This is an archive of the discontinued LLVM Phabricator instance.

Expose callbacks for encoding of types/attributes
ClosedPublic

Authored by mfrancio on Jun 20 2023, 3:33 PM.

Details

Summary

[mlir] Expose a mechanism to provide a callback for encoding types and attributes in MLIR bytecode.

Two callbacks are exposed, respectively, to the BytecodeWriterConfig and to the ParserConfig. At bytecode parsing/printing, clients have the ability to specify a callback to be used to optionally read/write the encoding. On failure, fallback path will execute the default parsers and printers for the dialect.

Testing shows how to leverage this functionality to support back-deployment and backward-compatibility usecases when roundtripping to bytecode a client dialect with type/attributes dependencies on upstream.

Diff Detail

Event Timeline

mfrancio created this revision.Jun 20 2023, 3:33 PM
Herald added a project: Restricted Project. · View Herald TranscriptJun 20 2023, 3:33 PM
mfrancio requested review of this revision.Jun 20 2023, 3:33 PM
rriddle requested changes to this revision.Jun 20 2023, 3:37 PM

I'm not sure I understand the rationale here. This looks like a very awkward side band, and quite invasive. I don't see why we'd want to open up the bytecode for arbitrary encodings, this should be driven solely by the dialect itself.

This revision now requires changes to proceed.Jun 20 2023, 3:37 PM
mehdi_amini added inline comments.Jun 20 2023, 3:43 PM
mlir/include/mlir/Bytecode/BytecodeWriter.h
63

Seems like not natural to me as an API to anchor this to the dialect, that seems a bit arbitrary to me.

* **EXCERPTED RECORDS**
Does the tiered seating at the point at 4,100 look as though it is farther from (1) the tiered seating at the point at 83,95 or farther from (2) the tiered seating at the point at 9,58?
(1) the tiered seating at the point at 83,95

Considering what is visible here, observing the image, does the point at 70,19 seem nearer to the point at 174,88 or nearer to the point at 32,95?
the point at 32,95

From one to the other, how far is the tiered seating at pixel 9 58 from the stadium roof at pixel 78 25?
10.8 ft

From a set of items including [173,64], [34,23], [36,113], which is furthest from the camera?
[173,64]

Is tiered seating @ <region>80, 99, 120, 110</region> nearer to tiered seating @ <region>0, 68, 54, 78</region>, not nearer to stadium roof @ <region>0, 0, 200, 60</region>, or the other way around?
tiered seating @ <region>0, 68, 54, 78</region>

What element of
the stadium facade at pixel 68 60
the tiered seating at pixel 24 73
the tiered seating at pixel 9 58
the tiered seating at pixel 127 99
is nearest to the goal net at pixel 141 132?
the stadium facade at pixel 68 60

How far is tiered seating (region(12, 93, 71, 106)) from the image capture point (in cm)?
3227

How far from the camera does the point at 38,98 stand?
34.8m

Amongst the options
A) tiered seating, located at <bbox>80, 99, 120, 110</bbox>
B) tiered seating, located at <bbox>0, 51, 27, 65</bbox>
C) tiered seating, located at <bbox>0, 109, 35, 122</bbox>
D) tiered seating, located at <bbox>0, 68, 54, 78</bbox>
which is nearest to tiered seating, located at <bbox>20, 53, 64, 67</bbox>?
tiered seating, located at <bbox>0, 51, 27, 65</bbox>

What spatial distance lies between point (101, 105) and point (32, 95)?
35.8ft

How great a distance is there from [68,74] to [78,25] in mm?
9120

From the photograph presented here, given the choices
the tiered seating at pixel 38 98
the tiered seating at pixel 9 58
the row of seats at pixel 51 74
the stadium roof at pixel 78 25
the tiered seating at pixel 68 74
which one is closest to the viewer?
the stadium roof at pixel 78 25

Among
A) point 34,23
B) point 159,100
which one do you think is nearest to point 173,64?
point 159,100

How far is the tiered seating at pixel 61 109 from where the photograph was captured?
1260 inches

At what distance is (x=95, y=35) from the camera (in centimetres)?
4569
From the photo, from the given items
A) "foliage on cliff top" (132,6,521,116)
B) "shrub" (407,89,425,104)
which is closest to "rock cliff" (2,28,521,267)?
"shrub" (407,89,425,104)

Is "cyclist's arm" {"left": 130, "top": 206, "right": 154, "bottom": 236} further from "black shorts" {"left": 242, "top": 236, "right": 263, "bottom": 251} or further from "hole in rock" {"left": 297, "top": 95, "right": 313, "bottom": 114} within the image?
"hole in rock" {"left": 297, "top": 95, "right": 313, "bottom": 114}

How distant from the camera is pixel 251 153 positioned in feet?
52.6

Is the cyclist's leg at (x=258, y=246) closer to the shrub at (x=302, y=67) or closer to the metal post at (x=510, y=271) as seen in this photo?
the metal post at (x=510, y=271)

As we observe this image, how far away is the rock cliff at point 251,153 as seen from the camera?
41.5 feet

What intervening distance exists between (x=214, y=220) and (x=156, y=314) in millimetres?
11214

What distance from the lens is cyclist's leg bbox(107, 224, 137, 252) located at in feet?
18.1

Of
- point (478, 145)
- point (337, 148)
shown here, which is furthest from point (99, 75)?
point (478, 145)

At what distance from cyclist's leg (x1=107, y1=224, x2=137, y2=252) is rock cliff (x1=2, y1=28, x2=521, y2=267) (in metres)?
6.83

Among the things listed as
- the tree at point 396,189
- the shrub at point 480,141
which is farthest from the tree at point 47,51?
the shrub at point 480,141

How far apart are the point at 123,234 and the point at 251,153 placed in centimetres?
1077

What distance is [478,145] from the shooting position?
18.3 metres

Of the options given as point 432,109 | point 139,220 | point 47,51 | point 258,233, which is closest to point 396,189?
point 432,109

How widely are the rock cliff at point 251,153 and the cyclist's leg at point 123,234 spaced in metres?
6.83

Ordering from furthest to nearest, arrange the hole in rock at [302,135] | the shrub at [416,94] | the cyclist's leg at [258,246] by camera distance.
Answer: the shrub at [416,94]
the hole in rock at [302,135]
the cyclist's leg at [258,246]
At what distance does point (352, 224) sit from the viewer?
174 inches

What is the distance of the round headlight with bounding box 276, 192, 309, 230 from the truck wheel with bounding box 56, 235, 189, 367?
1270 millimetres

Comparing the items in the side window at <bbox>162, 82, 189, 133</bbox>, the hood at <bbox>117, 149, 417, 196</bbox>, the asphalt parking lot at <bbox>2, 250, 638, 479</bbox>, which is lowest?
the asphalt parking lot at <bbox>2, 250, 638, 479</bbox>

* **REQUIREMENTS**
1. According to the review page, what runs on the fallback path when a callback fails?
2. Count the lines in the records that contain the string "right", and reply with the number only.
The review page and the records come from unrelated sources.

* **ANSWER SET**
1. The default parsers and printers for the dialect.

2. 2